=== PROVIDED INFORMATION ===

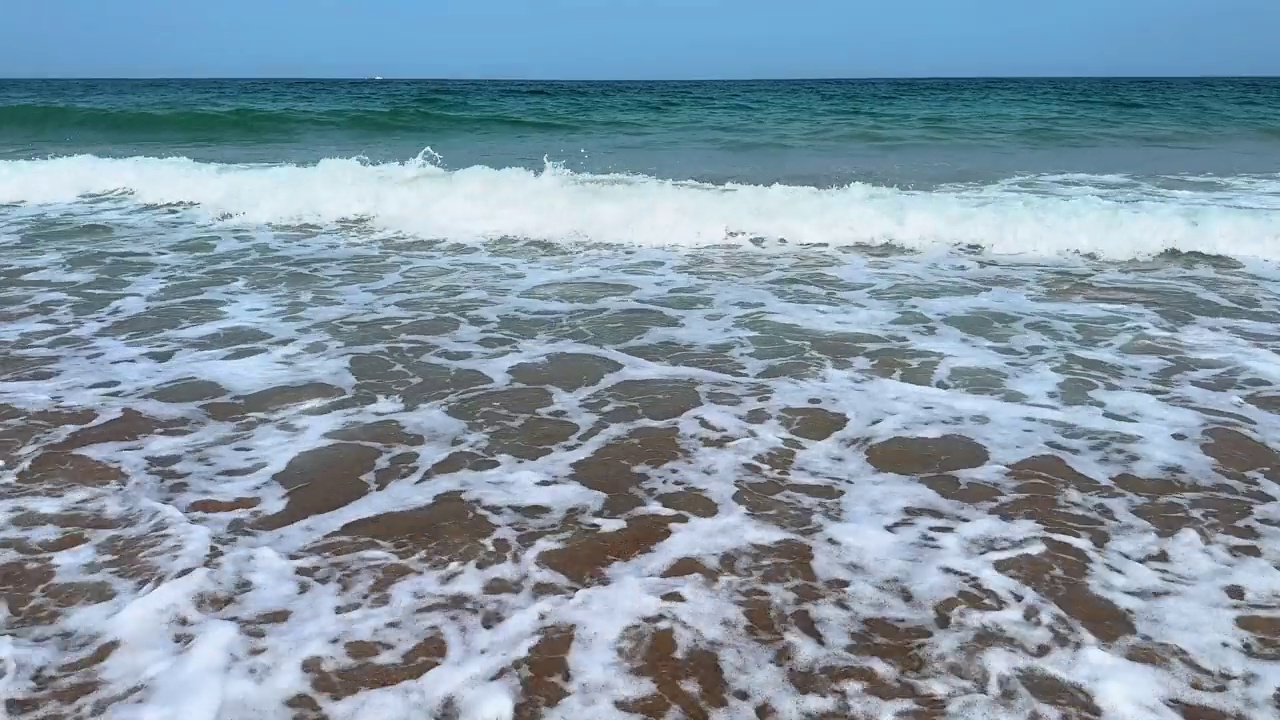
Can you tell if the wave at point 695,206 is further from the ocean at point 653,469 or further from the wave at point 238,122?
the wave at point 238,122

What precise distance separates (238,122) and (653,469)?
19.7m

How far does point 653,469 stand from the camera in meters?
3.73

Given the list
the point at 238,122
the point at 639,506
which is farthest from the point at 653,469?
the point at 238,122

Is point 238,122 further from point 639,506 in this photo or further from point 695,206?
point 639,506

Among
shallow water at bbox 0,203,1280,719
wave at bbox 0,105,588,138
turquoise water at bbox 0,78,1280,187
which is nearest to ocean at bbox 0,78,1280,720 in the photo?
shallow water at bbox 0,203,1280,719

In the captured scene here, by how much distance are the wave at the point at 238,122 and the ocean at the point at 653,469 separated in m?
12.0

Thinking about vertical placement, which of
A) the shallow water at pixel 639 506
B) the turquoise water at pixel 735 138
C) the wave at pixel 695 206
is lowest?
the shallow water at pixel 639 506

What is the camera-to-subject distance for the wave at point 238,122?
65.3 ft

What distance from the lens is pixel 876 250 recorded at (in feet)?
27.0

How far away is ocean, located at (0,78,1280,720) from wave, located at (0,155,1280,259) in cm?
10

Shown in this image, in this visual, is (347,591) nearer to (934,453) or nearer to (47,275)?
(934,453)

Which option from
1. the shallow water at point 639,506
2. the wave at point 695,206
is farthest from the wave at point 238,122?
the shallow water at point 639,506

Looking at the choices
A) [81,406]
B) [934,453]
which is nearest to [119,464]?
[81,406]

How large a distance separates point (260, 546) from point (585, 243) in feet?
19.2
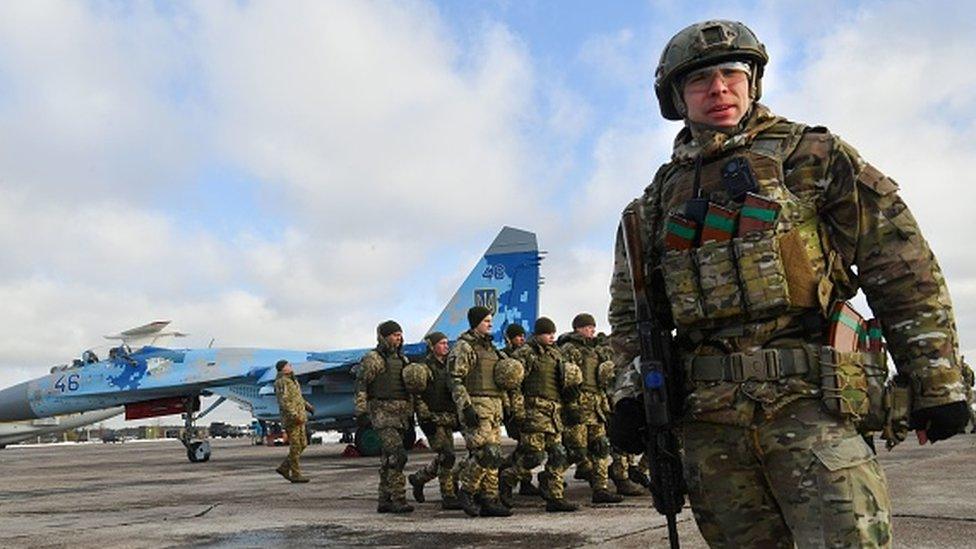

===

WRITTEN REQUEST =>
Please count the lines in the entries above that contain the word "ocean", treating uppercase and lowercase as different, and reply with only that number.

SOLUTION TO THE PROBLEM =>
4